## Short task
Please return the passage on the standardized precipitation index word for word, starting at "Since Eq. (12) is" and ending at "single severe rainfalls.".

## Selected extract
○ ○ ○

Since Eq. (12) is invalid for zero precipitation (x=0), the cumulative probability distribution, including zeros, may be stated as $H\left(x\right)=q+(\mathrm{1}-q)G\left(x\right)$, where q and 1−q are the probabilities of zero (x=0) and nonzero (x≠0) precipitations, respectively. The SPI is computed by changing H(x) to a zero-mean, one-variance normal distribution. Positive SPI levels imply moist periods, whereas negative values suggest dry periods (Farahmand and AghaKouchak, 2015). The severity of precipitation can be described as the total of the SPI across the length of numerous single severe rainfalls.

$$\begin{array}{}\text{(18)}& S_{ij}={\left({\displaystyle \frac{\mathrm{1}}{m}}\sum _{i=\mathrm{1}}^m\left|{\mathrm{SPI}}_i\right|\right)}_j\end{array}$$

where m is the number of extreme wetting events, indicating wetting occurrences dominated by precipitation.

Table 1 Category of standardized precipitation index (SPI) based on range values (Dutta et al., 2015; McKee et al., 1993).

3.3.4 Erodibility (K)

○ ○ ○

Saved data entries
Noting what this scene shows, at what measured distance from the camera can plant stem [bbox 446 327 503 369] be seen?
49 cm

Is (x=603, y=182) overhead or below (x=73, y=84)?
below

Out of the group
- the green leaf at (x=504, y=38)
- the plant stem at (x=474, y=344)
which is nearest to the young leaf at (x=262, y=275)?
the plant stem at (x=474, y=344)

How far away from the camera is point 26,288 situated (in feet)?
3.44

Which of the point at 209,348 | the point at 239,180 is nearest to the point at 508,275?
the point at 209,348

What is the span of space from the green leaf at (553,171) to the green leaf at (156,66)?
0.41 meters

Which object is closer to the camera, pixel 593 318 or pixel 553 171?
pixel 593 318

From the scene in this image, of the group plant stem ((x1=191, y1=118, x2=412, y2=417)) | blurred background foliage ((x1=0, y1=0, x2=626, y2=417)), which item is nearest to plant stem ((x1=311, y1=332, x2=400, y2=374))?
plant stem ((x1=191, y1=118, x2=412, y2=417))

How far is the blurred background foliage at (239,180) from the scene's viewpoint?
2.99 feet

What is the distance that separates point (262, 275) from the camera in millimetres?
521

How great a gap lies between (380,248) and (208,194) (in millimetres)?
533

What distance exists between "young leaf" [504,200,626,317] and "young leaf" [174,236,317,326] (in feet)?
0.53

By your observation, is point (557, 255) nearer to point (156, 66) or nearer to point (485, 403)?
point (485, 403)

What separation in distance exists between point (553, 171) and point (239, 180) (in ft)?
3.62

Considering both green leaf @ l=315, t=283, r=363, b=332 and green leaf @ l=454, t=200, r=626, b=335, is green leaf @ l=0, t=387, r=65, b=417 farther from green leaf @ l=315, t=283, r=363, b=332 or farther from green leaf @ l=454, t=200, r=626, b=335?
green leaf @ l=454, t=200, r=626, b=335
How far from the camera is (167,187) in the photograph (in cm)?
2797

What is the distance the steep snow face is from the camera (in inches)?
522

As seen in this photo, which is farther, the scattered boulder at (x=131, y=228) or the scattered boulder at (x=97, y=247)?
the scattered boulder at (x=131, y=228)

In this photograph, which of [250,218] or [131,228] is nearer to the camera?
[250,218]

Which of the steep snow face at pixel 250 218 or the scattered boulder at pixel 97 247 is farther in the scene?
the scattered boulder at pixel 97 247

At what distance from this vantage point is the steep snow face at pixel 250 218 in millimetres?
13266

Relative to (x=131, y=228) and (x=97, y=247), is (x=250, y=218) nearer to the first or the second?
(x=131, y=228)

○ ○ ○

## Exercise answer
Since Eq. (12) is invalid for zero precipitation (x=0), the cumulative probability distribution, including zeros, may be stated as $H\left(x\right)=q+(\mathrm{1}-q)G\left(x\right)$, where q and 1−q are the probabilities of zero (x=0) and nonzero (x≠0) precipitations, respectively. The SPI is computed by changing H(x) to a zero-mean, one-variance normal distribution. Positive SPI levels imply moist periods, whereas negative values suggest dry periods (Farahmand and AghaKouchak, 2015). The severity of precipitation can be described as the total of the SPI across the length of numerous single severe rainfalls.